(Requirement) Copy out the MySQL triggers tutorial below word for word, from its title through its final line.

(Source document)
How to Create Triggers in MySQL

This article was written in 2011 and remains one of our most popular posts. If you’re keen to learn more about MySQL, you may find this recent article on administering MySQL of great interest.

This is the second article in a series about database automation with triggers and events. A trigger is SQL code which is run just before or just after an INSERT, UPDATE or DELETE event occurs on a particular database table. Triggers have been supported in MySQL since version 5.0.2.

Our Database Plan

We’ll create a small example database for a blogging application. Two tables are required:

  • `blog`: stores a unique post ID, the title, content, and a deleted flag.
  • `audit`: stores a basic set of historical changes with a record ID, the blog post ID, the change type (NEW, EDIT or DELETE) and the date/time of that change.

The following SQL creates the `blog` and indexes the deleted column:


CREATE TABLE `blog` (
	`id` mediumint(8) unsigned NOT NULL AUTO_INCREMENT,
	`title` text,
	`content` text,
	`deleted` tinyint(1) unsigned NOT NULL DEFAULT '0',
	PRIMARY KEY (`id`),
	KEY `ix_deleted` (`deleted`)
) ENGINE=InnoDB AUTO_INCREMENT=1 DEFAULT CHARSET=utf8 COMMENT='Blog posts';

The following SQL creates the `audit` table. All columns are indexed and a foreign key is defined for audit.blog_id which references blog.id. Therefore, when we physically DELETE a blog entry, it’s full audit history is also removed.


CREATE TABLE `audit` (
	`id` mediumint(8) unsigned NOT NULL AUTO_INCREMENT,
	`blog_id` mediumint(8) unsigned NOT NULL,
	`changetype` enum('NEW','EDIT','DELETE') NOT NULL,
	`changetime` timestamp NOT NULL DEFAULT CURRENT_TIMESTAMP ON UPDATE CURRENT_TIMESTAMP,
	PRIMARY KEY (`id`),
	KEY `ix_blog_id` (`blog_id`),
	KEY `ix_changetype` (`changetype`),
	KEY `ix_changetime` (`changetime`),
	CONSTRAINT `FK_audit_blog_id` FOREIGN KEY (`blog_id`) REFERENCES `blog` (`id`) ON DELETE CASCADE ON UPDATE CASCADE
) ENGINE=InnoDB AUTO_INCREMENT=1 DEFAULT CHARSET=utf8;

Creating a Trigger

We now require two triggers:

  • When a record is INSERTed into the blog table, we want to add a new entry into the audit table containing the blog ID and a type of ‘NEW’ (or ‘DELETE’ if it was deleted immediately).

(Given entries)
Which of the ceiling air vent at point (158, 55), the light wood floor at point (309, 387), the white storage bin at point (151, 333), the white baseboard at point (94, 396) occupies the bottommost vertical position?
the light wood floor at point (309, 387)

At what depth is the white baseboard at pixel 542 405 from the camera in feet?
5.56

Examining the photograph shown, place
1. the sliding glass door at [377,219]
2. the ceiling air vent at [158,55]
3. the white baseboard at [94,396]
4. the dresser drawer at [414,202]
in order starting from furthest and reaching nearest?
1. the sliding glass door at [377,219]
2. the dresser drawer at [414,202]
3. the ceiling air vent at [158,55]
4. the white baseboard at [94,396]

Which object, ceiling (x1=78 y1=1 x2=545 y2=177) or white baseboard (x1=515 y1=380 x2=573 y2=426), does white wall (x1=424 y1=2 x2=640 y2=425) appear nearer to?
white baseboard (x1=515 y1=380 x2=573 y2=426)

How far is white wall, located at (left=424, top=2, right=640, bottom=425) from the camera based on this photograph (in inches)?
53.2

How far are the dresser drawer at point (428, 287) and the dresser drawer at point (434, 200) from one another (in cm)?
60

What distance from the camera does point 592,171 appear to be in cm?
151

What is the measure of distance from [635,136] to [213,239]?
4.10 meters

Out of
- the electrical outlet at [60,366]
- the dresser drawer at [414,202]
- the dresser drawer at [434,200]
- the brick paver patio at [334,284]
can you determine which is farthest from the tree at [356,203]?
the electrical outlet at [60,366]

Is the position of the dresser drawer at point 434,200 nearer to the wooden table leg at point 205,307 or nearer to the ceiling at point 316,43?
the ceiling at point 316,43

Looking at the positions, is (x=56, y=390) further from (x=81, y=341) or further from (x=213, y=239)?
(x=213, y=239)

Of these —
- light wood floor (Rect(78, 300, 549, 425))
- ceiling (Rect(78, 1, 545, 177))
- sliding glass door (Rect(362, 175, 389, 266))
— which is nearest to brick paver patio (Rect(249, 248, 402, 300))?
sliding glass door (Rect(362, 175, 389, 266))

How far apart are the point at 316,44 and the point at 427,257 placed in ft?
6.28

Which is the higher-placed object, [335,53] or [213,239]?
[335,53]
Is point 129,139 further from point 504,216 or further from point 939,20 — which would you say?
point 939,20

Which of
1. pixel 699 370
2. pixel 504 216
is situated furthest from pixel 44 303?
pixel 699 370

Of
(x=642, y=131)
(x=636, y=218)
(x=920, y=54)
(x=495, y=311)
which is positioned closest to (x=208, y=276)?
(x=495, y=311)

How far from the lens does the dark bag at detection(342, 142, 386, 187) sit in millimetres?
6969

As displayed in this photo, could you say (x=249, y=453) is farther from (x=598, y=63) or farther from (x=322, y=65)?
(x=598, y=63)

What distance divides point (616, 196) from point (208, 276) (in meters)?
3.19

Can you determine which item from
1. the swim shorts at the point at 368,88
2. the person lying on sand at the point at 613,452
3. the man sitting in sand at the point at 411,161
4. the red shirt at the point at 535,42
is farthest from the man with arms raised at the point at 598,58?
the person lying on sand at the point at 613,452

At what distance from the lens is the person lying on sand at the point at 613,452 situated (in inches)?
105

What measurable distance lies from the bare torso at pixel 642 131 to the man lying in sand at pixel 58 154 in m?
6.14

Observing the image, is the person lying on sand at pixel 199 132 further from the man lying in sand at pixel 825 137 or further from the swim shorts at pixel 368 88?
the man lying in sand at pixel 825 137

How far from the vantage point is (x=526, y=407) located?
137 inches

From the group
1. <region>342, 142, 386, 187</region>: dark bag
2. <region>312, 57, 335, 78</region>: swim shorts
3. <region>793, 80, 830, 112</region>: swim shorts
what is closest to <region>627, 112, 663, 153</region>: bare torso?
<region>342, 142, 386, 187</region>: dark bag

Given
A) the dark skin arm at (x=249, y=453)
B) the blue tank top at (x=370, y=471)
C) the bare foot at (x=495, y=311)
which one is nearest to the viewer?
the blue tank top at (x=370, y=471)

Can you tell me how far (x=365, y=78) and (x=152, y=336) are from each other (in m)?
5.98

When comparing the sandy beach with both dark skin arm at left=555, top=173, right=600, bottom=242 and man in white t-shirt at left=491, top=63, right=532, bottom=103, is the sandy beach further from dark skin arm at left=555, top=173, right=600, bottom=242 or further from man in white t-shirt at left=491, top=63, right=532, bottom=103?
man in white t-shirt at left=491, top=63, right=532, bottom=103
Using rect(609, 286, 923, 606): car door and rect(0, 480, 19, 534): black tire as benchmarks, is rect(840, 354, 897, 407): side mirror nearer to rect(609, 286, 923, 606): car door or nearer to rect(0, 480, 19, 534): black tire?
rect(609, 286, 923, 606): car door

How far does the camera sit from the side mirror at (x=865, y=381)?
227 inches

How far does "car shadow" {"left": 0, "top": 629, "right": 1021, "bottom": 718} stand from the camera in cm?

(Exercise output)
How to Create Triggers in MySQL

This article was written in 2011 and remains one of our most popular posts. If you’re keen to learn more about MySQL, you may find this recent article on administering MySQL of great interest.

This is the second article in a series about database automation with triggers and events. A trigger is SQL code which is run just before or just after an INSERT, UPDATE or DELETE event occurs on a particular database table. Triggers have been supported in MySQL since version 5.0.2.

Our Database Plan

We’ll create a small example database for a blogging application. Two tables are required:

  • `blog`: stores a unique post ID, the title, content, and a deleted flag.
  • `audit`: stores a basic set of historical changes with a record ID, the blog post ID, the change type (NEW, EDIT or DELETE) and the date/time of that change.

The following SQL creates the `blog` and indexes the deleted column:


CREATE TABLE `blog` (
	`id` mediumint(8) unsigned NOT NULL AUTO_INCREMENT,
	`title` text,
	`content` text,
	`deleted` tinyint(1) unsigned NOT NULL DEFAULT '0',
	PRIMARY KEY (`id`),
	KEY `ix_deleted` (`deleted`)
) ENGINE=InnoDB AUTO_INCREMENT=1 DEFAULT CHARSET=utf8 COMMENT='Blog posts';

The following SQL creates the `audit` table. All columns are indexed and a foreign key is defined for audit.blog_id which references blog.id. Therefore, when we physically DELETE a blog entry, it’s full audit history is also removed.


CREATE TABLE `audit` (
	`id` mediumint(8) unsigned NOT NULL AUTO_INCREMENT,
	`blog_id` mediumint(8) unsigned NOT NULL,
	`changetype` enum('NEW','EDIT','DELETE') NOT NULL,
	`changetime` timestamp NOT NULL DEFAULT CURRENT_TIMESTAMP ON UPDATE CURRENT_TIMESTAMP,
	PRIMARY KEY (`id`),
	KEY `ix_blog_id` (`blog_id`),
	KEY `ix_changetype` (`changetype`),
	KEY `ix_changetime` (`changetime`),
	CONSTRAINT `FK_audit_blog_id` FOREIGN KEY (`blog_id`) REFERENCES `blog` (`id`) ON DELETE CASCADE ON UPDATE CASCADE
) ENGINE=InnoDB AUTO_INCREMENT=1 DEFAULT CHARSET=utf8;

Creating a Trigger

We now require two triggers:

  • When a record is INSERTed into the blog table, we want to add a new entry into the audit table containing the blog ID and a type of ‘NEW’ (or ‘DELETE’ if it was deleted immediately).